Are tolls a good deal?
The state likes to say its 35-cent floating-bridge toll in 1970 cost the same as a gallon of gas then, while its $3.50 peak toll in 2012 is similar to gas prices now.
But the tradition everywhere else is not to toll until drivers see a benefit.
British Columbia did not place tolls on the old 1964 Port Mann Bridge to fund the new 2013 bridge. Hampton Roads, Va., charges tolls on old bridges, but mainly to contain toll diversion on new crossings, said Robert Poole, transportation-policy director for the Reason Foundation.
Dick Ford, chairman of the Washington State Transportation Commission, says drivers are saving money through “early tolling” because the state won’t have to pay tens of millions of dollars for “interest on the interest” while the replacement bridge is built.

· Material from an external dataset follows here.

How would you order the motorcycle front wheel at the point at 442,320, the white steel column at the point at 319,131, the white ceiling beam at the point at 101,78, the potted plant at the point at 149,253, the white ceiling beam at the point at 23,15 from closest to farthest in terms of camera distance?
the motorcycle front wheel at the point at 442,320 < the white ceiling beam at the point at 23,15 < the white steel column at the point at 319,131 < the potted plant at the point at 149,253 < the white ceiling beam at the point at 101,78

Bridge tolls in Seattle will be similar in price to those in San Francisco and Vancouver, B.C.
Hallenbeck says the tolls are a good deal for bridge drivers — if they aren’t snared at I-5. Time is valuable, and traffic on 520 has been slow since the 1980s, with few remedies available.
But for those who must go at peak times, the new toll means a $1,600 yearly hit. And it’s not like Highway 167, where someone can opt for free general lanes.
Delivery trucks, carpenters on house calls, taxi drivers, even food banks won’t get a break. Poole says it’s critical to add transit options, which King County Metro is doing with help from federal grants.
Tolls are scheduled to increase 2.5 percent a year until 2016, then by 15 percent in 2017.
Another drawback is the cost to collect a toll, compared to the negligible cost to collect gas taxes. State reports say 21 cents on every toll dollar will go to pay for toll operations and costs such as credit-card fees, based on experience at Tacoma Narrows. An additional 5 percent to 8 percent or more will be uncollected.
Stone hopes to improve efficiency and benefit from the so-called economy of scale as the Highway 99 tunnel is completed in 2016 and other toll routes are added.
Drivers can do their tiny part. Stone says the cost to collect a toll by mail is near $1.50 (hence a $1.50 surcharge), a cash toll at Tacoma costs 80 cents to collect, and Good to Go trips 30 cents. The more transponders, the better the system runs.
“As a resident,” Eden said, “you should get one, to lower the costs.”